- Quoted passage:
Today we have snow, so the pictures seem a little out of touch. They were from yesterday (when I was really tempted to stay home and watch) early in the morning before we left for the stores. This morning we could hear a helicopter, but didn't see it, so we don't know if they are working again or it was a different helicopter.
Helicopter hovering over transmission tower.
Helicopter delivering what appears to be insulators to one of the towers.
Last week we received notice that Anders Andersson had passed away. This was very sad news, indeed, and we are heartily sorry! You might be asking about now, who is Anders Andersson and why should we care? Anders Andersson was a Swedish engineer who worked for Husqvarna Viking for 40 years. If you own, or owned, a Husqvarna Viking machine manufactured and purchased in the last 40 years, Mr. Andersson has touched your life. Mr. Anderson was an engineer for Husqvarna Viking in Sweden and when manufacturing moved to China, he went also--to oversee operations and insist on quality products. He was a fantastic engineer and a very decent man. Mack and I met him, had lunch with him, and discussed our likes and dislikes about the machines (and your comments, as well) at every Husqvarna Viking conference we attended. Mr. Andersson always listened, asked questions about our comments, and discussed possible ways we could improve the performances of our machines with tips and tricks. (Several times, ideas introduced at conference showed up as feet or improvements on the machines a few years later.) I always appreciated his attitude. Nothing was too small and he was never short with us. He always behaved as if our comment was the first time he had heard it. How kind! When you think how many people he met over the years and all the comments he must have heard, he was indeed a gracious man and a gentleman. The world could use more people like him!

- Recorded data:

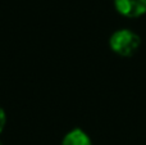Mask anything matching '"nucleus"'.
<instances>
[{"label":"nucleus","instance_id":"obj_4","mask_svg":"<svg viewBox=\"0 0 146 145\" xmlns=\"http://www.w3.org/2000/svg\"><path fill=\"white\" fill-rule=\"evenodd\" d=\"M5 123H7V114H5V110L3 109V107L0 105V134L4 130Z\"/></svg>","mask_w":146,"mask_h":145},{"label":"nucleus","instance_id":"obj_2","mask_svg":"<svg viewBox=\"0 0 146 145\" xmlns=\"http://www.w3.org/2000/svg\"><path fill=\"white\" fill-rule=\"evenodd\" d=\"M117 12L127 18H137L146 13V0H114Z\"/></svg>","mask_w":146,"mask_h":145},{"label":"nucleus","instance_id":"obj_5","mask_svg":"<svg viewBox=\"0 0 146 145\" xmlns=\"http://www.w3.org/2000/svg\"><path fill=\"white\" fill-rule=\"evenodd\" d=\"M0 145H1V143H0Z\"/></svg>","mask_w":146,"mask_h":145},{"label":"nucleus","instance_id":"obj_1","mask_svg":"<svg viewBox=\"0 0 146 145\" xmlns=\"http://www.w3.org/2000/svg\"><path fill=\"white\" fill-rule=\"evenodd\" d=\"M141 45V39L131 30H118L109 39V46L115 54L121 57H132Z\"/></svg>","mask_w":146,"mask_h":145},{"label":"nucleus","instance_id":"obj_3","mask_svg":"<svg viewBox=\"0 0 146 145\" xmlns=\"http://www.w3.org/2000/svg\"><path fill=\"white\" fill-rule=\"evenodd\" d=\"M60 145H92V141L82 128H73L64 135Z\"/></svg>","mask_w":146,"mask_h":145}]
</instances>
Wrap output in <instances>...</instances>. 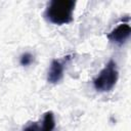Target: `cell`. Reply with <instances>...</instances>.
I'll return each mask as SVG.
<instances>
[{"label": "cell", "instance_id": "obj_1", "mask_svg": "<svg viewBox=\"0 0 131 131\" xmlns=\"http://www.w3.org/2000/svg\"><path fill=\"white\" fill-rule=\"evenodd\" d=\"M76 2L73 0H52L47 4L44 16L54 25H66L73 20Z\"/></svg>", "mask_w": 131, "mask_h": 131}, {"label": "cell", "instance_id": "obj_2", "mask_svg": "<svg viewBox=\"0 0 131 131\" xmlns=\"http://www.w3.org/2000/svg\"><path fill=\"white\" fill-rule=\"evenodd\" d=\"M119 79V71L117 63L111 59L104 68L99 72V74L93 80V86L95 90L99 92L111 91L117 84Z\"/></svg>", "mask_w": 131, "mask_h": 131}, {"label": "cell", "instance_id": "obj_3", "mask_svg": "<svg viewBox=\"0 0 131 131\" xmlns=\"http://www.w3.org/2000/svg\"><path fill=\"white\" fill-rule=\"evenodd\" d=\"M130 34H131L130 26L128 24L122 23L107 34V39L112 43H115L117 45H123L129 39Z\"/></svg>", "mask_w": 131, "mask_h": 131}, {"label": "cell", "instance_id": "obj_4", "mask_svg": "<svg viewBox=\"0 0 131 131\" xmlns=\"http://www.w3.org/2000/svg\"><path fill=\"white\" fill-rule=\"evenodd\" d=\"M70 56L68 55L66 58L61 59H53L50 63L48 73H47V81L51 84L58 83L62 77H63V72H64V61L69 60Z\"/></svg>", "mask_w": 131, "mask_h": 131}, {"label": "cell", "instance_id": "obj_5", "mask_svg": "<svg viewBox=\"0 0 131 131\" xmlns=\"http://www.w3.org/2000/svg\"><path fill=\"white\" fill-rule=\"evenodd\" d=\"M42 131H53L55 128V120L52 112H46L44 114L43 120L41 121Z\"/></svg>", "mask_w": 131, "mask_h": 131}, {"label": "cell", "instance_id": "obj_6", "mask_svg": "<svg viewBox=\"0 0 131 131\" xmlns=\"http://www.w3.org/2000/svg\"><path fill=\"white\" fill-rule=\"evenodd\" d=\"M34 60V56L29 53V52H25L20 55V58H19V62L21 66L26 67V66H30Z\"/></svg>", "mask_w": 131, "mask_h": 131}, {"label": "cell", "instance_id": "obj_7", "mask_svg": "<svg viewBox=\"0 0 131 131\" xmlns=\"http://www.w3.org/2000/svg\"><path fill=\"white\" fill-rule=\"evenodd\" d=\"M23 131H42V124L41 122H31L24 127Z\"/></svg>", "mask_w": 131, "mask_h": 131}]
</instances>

==

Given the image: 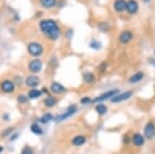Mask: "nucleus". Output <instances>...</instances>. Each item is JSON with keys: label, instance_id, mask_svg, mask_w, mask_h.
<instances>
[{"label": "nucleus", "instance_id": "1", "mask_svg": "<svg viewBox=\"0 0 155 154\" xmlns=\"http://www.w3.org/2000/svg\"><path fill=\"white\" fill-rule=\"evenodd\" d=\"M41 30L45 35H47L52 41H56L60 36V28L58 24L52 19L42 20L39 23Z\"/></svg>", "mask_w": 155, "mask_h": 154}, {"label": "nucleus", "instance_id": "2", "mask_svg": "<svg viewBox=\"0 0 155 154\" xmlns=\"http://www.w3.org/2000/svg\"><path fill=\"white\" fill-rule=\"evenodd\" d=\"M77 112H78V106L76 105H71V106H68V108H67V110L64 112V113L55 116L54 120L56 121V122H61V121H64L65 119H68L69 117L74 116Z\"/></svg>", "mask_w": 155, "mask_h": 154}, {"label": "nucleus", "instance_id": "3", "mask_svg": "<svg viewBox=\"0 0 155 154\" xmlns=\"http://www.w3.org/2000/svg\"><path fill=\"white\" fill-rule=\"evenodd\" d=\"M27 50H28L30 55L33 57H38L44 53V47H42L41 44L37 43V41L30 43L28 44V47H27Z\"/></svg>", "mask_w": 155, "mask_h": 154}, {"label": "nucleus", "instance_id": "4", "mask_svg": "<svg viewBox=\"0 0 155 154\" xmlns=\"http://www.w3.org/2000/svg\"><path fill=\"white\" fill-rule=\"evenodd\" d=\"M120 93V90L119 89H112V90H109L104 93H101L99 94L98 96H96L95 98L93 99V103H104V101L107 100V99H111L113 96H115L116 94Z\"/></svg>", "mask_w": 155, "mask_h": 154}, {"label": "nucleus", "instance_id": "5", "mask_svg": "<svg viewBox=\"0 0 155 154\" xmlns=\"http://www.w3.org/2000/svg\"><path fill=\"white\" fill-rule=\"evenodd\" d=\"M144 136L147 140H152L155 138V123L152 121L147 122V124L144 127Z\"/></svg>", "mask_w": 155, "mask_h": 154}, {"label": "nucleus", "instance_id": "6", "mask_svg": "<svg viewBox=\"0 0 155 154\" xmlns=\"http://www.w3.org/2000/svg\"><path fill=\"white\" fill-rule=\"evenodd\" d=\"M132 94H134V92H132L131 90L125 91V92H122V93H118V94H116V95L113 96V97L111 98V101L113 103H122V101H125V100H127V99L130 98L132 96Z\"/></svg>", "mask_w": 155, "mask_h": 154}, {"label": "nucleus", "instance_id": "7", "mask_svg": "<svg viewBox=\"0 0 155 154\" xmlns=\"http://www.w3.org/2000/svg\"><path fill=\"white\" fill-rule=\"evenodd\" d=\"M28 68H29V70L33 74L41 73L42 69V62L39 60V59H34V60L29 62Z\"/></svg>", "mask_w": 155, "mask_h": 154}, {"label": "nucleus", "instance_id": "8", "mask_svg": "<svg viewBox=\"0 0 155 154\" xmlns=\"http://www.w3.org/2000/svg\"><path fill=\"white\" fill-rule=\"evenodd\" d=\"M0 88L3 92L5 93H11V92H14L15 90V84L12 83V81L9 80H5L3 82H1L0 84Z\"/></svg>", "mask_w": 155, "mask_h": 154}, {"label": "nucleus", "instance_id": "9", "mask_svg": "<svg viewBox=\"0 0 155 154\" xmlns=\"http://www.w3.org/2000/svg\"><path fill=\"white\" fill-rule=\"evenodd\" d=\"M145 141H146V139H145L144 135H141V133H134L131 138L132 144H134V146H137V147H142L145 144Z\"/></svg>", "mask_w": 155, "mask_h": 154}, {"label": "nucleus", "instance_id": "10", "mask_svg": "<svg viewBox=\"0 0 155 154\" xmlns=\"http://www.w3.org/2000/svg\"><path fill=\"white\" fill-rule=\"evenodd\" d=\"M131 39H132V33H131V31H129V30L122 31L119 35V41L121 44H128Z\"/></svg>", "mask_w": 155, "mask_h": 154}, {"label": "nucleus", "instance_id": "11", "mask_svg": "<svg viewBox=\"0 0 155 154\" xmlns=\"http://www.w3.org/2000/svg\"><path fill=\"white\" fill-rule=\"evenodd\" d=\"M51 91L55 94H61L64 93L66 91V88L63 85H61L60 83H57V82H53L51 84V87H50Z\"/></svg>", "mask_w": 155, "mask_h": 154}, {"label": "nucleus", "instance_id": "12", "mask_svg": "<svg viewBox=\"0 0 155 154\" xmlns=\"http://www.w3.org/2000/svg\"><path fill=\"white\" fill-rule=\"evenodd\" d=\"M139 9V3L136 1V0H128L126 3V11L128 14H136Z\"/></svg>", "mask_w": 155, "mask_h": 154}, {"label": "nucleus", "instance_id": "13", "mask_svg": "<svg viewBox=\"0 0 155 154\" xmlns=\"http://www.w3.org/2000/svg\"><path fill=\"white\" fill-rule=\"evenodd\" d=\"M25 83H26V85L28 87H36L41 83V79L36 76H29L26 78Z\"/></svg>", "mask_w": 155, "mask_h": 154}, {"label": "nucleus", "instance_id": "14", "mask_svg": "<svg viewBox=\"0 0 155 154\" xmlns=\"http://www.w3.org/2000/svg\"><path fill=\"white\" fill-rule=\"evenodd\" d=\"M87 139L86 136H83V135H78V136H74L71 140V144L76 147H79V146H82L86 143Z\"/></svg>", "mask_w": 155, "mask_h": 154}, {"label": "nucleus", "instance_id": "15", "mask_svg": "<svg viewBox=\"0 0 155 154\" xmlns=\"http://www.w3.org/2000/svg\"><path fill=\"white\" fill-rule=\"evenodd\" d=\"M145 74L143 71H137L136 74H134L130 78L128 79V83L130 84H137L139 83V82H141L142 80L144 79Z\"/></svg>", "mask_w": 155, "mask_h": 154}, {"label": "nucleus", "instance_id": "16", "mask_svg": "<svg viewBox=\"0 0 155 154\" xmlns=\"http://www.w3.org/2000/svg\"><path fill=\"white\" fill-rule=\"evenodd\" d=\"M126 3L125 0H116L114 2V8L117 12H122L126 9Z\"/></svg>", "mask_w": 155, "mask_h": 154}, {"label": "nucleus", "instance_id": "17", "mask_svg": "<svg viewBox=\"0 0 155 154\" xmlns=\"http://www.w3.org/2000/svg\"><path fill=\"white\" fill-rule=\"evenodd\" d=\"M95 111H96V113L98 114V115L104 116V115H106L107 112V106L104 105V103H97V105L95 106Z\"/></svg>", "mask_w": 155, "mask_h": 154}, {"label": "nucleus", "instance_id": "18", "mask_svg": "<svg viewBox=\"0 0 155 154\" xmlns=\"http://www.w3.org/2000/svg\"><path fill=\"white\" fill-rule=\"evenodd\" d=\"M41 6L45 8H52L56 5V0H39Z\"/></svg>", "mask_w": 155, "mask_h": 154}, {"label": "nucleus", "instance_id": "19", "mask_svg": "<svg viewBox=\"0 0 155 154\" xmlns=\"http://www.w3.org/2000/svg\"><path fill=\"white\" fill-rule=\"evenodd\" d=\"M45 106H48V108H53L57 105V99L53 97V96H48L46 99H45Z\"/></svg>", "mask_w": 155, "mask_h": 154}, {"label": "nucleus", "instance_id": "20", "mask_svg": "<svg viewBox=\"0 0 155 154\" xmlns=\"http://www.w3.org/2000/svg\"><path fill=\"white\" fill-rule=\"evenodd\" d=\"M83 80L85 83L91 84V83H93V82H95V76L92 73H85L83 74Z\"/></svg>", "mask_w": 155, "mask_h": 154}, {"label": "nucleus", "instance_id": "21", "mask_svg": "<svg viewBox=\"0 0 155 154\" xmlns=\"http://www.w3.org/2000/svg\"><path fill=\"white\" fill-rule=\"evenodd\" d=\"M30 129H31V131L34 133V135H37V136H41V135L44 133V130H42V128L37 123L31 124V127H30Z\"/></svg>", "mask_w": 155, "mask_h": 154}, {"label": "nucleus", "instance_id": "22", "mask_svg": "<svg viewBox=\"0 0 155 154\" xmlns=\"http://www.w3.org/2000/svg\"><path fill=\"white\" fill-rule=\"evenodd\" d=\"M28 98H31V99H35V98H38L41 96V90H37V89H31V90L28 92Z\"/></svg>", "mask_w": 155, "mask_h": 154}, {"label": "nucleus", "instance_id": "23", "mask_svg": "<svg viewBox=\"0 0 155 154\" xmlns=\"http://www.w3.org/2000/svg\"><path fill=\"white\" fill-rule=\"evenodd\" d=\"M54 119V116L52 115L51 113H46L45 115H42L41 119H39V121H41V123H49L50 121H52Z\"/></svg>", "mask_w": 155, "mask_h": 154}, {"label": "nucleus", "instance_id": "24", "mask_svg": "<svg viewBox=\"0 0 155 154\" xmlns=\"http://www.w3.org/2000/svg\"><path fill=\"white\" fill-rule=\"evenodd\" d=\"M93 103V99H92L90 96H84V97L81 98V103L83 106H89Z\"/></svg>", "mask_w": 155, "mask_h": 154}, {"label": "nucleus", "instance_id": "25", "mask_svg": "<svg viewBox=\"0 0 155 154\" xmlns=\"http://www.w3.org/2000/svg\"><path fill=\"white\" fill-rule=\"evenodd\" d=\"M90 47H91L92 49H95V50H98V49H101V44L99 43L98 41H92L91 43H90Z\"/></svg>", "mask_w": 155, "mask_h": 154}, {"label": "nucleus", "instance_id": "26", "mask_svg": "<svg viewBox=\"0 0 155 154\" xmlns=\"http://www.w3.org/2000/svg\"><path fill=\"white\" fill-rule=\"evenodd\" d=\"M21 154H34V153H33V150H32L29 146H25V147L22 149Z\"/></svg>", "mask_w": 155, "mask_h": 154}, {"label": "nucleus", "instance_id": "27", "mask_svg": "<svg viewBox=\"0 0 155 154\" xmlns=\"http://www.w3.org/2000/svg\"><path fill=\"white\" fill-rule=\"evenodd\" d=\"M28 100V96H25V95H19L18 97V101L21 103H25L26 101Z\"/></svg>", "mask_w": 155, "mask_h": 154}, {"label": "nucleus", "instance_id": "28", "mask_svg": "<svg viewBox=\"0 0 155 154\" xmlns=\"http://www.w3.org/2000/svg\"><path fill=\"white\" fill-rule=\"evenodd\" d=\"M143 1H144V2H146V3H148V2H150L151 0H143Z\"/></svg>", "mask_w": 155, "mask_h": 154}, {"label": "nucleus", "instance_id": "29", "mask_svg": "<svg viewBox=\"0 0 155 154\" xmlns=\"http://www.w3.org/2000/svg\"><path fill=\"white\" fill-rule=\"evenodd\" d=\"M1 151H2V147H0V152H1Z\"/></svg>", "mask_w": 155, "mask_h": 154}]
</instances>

--

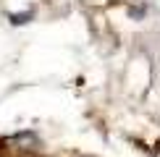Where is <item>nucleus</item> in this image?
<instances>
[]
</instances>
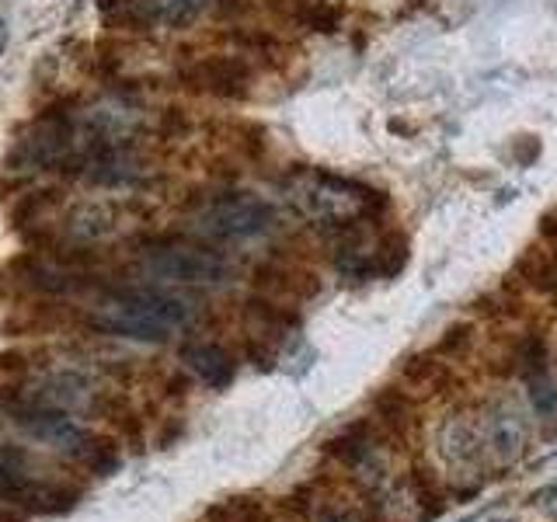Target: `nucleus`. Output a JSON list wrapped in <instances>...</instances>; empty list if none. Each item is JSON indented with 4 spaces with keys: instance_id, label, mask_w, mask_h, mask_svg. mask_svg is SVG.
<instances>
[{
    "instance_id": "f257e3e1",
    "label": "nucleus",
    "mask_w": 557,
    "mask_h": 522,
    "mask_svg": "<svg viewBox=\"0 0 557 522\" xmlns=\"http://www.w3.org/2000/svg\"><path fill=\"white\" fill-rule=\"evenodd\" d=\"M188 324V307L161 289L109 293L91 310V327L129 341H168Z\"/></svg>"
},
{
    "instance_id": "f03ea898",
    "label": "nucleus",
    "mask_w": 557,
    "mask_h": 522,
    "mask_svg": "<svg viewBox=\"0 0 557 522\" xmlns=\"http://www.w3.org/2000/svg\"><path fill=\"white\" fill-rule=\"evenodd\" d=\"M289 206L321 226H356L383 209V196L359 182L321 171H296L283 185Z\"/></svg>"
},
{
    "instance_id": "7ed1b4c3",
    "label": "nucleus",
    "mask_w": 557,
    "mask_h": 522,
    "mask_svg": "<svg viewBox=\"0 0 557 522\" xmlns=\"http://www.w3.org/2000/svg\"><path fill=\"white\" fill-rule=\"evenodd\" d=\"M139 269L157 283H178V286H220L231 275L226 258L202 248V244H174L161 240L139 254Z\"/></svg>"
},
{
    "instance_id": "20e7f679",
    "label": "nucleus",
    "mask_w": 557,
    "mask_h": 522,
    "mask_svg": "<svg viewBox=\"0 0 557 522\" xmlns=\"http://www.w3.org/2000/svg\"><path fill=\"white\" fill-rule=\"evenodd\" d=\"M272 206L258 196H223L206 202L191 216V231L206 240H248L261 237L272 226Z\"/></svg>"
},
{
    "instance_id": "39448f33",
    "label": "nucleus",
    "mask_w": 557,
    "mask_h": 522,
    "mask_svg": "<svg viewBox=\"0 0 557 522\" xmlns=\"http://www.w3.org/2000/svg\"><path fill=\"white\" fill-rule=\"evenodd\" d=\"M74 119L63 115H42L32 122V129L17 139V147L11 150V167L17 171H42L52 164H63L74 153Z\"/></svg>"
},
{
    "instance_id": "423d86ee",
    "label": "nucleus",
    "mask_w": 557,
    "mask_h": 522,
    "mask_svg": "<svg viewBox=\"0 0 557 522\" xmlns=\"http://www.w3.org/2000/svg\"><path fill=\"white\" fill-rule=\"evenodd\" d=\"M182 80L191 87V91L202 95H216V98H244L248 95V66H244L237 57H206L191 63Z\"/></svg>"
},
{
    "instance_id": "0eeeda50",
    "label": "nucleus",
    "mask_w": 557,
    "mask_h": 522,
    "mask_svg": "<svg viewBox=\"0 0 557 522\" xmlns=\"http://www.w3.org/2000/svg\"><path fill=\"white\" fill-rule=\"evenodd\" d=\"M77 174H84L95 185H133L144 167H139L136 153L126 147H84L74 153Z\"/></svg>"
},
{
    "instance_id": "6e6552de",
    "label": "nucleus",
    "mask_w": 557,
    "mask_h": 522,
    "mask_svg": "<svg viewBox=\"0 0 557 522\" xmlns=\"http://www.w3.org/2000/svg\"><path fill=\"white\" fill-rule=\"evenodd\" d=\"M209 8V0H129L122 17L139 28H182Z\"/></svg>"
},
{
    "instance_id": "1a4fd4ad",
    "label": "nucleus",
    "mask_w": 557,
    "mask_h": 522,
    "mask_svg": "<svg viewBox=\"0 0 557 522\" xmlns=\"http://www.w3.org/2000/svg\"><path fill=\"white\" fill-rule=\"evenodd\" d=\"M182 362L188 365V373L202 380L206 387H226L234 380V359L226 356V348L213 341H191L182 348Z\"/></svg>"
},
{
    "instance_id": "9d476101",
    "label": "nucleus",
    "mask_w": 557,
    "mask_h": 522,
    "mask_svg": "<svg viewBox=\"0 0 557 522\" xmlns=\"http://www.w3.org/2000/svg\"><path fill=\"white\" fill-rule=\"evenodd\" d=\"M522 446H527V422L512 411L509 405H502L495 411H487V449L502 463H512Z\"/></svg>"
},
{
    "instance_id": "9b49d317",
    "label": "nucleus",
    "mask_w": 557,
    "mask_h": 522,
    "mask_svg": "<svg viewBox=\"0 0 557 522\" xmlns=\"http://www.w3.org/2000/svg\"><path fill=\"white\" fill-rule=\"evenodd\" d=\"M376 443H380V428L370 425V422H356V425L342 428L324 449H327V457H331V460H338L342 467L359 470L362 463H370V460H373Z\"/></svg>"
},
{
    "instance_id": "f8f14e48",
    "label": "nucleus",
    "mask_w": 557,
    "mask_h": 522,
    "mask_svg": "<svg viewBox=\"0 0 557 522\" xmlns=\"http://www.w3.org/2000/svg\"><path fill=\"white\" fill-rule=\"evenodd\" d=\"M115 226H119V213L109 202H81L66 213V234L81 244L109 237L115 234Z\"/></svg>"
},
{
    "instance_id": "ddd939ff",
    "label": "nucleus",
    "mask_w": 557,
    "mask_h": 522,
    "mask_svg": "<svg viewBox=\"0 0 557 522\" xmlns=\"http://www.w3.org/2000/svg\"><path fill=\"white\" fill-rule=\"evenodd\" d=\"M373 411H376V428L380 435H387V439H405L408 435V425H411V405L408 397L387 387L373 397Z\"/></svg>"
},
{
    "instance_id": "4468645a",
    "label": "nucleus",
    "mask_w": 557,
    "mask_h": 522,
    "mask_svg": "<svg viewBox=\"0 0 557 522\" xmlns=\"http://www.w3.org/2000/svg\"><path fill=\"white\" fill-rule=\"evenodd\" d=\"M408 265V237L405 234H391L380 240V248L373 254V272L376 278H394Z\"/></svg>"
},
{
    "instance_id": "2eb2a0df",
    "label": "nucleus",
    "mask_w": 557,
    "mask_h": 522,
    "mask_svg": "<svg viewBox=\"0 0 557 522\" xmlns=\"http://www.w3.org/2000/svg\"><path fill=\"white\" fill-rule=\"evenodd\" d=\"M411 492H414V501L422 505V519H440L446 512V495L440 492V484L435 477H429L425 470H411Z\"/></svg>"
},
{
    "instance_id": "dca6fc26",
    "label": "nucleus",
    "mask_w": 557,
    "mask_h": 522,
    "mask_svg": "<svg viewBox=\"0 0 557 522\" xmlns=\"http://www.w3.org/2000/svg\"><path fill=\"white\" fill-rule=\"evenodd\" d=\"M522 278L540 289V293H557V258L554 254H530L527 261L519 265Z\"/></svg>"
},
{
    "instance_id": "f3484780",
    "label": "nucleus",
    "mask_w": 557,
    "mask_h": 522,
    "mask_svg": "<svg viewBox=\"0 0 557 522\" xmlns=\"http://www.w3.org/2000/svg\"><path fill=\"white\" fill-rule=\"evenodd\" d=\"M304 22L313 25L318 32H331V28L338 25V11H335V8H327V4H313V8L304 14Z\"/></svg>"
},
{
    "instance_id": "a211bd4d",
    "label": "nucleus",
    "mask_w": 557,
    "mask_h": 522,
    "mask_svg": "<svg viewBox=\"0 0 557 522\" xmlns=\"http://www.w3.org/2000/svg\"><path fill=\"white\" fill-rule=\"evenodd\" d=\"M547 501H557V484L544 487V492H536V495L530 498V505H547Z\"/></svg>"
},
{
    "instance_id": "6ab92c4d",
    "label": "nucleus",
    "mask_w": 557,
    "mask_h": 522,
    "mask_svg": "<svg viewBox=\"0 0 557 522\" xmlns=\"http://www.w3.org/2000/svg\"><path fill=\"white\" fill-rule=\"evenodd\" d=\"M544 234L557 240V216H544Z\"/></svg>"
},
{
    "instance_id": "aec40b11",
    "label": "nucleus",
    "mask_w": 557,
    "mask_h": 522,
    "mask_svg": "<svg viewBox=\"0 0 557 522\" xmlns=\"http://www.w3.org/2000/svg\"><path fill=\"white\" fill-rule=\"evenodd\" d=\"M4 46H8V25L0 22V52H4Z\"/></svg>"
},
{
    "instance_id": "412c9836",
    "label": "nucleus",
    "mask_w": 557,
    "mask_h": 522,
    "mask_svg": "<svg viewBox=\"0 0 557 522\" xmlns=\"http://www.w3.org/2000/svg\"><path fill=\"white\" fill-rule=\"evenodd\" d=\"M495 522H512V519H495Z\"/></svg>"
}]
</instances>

- The task:
Swap "snow" for "rain" and write out the text from "Today we have" up to and including "over transmission tower.". Answer using only the text, not the lines.

- Answer for the task:
Today we have rain, so the pictures seem a little out of touch. They were from yesterday (when I was really tempted to stay home and watch) early in the morning before we left for the stores. This morning we could hear a helicopter, but didn't see it, so we don't know if they are working again or it was a different helicopter.
Helicopter hovering over transmission tower.